*ASSIGNMENT*.
Restate word for word every line from the top of the data below down through the line that holds "Urocze małe dziecko".

*MATERIAL PROVIDED*.
◇ ◇ ◇ ◇ ◇

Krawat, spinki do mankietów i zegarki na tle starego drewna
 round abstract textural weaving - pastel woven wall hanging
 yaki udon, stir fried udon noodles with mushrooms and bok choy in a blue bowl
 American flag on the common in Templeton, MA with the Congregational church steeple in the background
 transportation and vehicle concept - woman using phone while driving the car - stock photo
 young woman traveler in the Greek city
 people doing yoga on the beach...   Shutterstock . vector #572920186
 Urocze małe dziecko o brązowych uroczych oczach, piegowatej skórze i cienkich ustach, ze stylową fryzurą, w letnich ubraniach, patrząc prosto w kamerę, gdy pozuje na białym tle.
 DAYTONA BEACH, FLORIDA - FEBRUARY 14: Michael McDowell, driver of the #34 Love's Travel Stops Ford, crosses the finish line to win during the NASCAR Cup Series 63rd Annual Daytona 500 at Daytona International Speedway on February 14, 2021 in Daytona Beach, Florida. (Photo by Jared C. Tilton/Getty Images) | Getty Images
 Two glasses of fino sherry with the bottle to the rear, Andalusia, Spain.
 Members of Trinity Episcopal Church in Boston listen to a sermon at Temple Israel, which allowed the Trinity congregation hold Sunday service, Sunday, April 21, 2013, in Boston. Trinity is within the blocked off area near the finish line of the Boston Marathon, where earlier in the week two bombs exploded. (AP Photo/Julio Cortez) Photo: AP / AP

◇ ◇ ◇ ◇ ◇

*COMPLETED EXERCISE*.
Krawat, spinki do mankietów i zegarki na tle starego drewna
 round abstract textural weaving - pastel woven wall hanging
 yaki udon, stir fried udon noodles with mushrooms and bok choy in a blue bowl
 American flag on the common in Templeton, MA with the Congregational church steeple in the background
 transportation and vehicle concept - woman using phone while driving the car - stock photo
 young woman traveler in the Greek city
 people doing yoga on the beach...   Shutterstock . vector #572920186
 Urocze małe dziecko o brązowych uroczych oczach, piegowatej skórze i cienkich ustach, ze stylową fryzurą, w letnich ubraniach, patrząc prosto w kamerę, gdy pozuje na białym tle.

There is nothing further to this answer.